Dodge: Economic slowdown to impact construction growth

By |  December 5, 2019
Headshot: Richard Branch, Dodge Data & Analytics


In its 2020 Dodge Construction Outlook, Dodge Data & Analytics predicts total U.S. construction starts will slip to $776 billion in the new year.

That’s a decline of 4 percent from the 2019 estimated level of activity.

“The recovery in construction starts that began during 2010 in the aftermath of the Great Recession is coming to an end,” says Richard Branch, chief economist for Dodge Data & Analytics. “Easing economic growth driven by mounting trade tensions and lack of skilled labor will lead to a broad based, but orderly pullback in construction starts in 2020.”
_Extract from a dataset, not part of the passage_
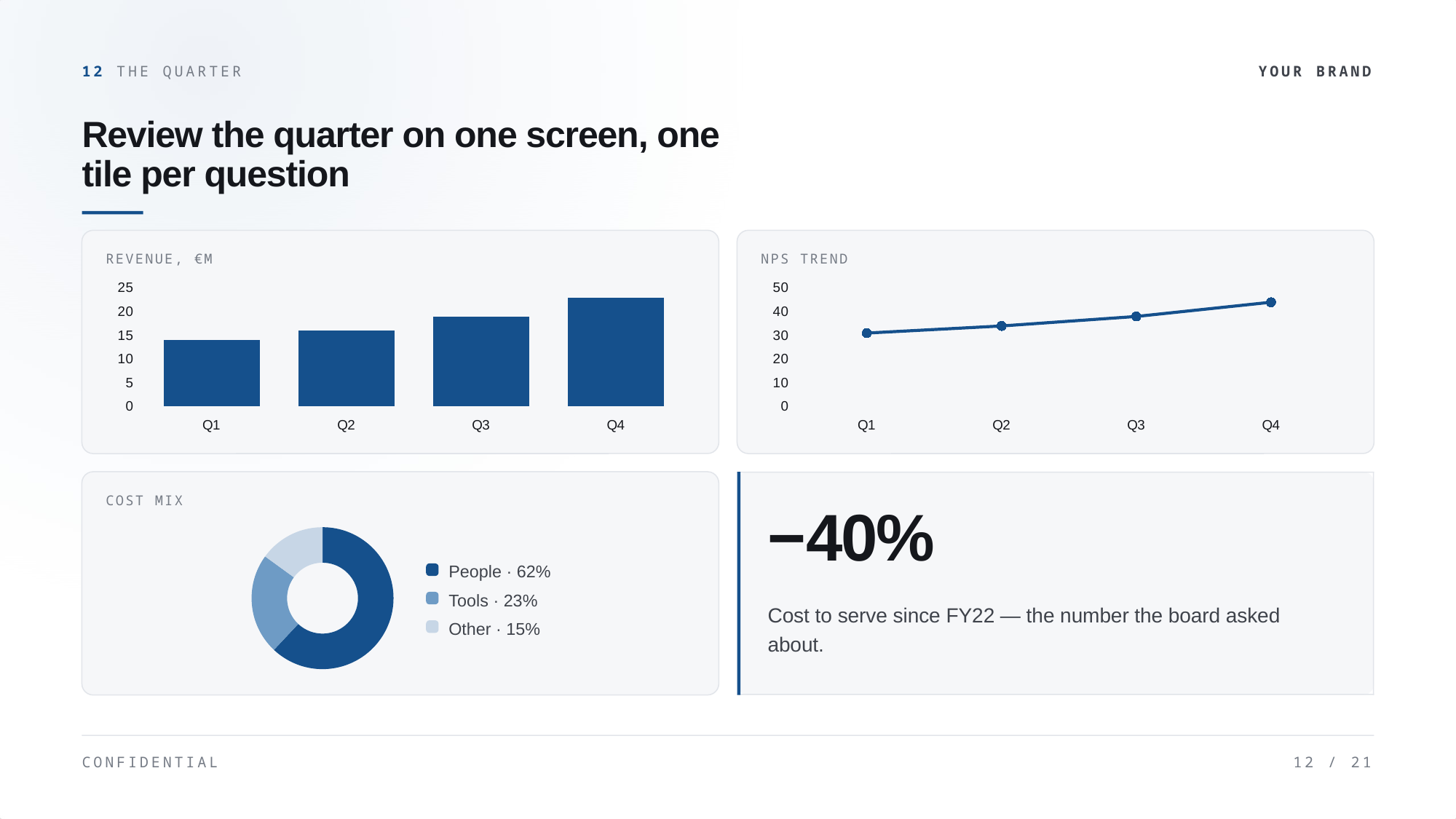
In the "NPS Trend" chart, which quarter has the lowest NPS? Q1 How many quarters are shown in the "Revenue, €M" chart? 4 In the "NPS Trend" chart, is the value for Q4 greater or less than 40? greater In the "Revenue, €M" chart, which quarter has the lowest revenue? Q1 In the "Cost Mix" chart, which category has the largest share? People What kind of chart is the "Revenue, €M" chart? bar chart In the "NPS Trend" chart, do the values rise or fall from Q1 to Q4? rise In the "Cost Mix" chart, what share of costs is Tools? 23% In the "Revenue, €M" chart, which quarter has the highest revenue? Q4 In the "Revenue, €M" chart, is the value for Q4 greater or less than 20? greater What kind of chart is the "NPS Trend" chart? line chart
After increasing 3 percent in 2018, construction starts dipped an estimated 1 percent in 2019 and will fall 4 percent in 2020, according to Branch.

“Next year, however, will not be a repeat of what the construction industry endured during the Great Recession,” he says. “Economic growth is slowing but is not anticipated to contract next year. Construction starts, therefore, will decline but the level of activity will remain close to recent highs.

“By major construction sector, the dollar value of starts for residential buildings will be down 6 percent, while starts for both nonresidential buildings and nonbuilding construction will drop 3 percent,” Branch adds.

Fortunately, one outlier in the equation is public works construction, which Dodge expects to move 4 percent higher in 2020, with growth continuing across all project types. By and large, recent federal appropriations have kept funding for public works construction either steady or slightly higher – translating into continued growth in environmental and transportation infrastructure starts.

Other segments Dodge tracks are expected to be down, though. For example, the dollar value of single-family housing starts will be down 3 percent in 2020, and the number of units will also lose 5 percent. Affordability issues and the tight supply of entry-level homes have kept demand for homes muted and buyers on the sidelines.

Multifamily construction is expected to be down, as well. Multifamily vacancy rates have moved sideways over the past year, suggesting that slower economic growth will weigh on the market in 2020. Multifamily starts are slated to drop 13 percent in dollars and 15 percent in units.

Meanwhile, the dollar value of commercial building starts will retreat 6 percent in 2020, according to Dodge. The steepest declines will occur in commercial warehouses and hotels, while the decline in office construction will be cushioned by high-value data center construction. Retail activity will also fall in 2020, a continuation of a trend brought about by systemic changes in the industry.

Information courtesy of Dodge Data & Analytics.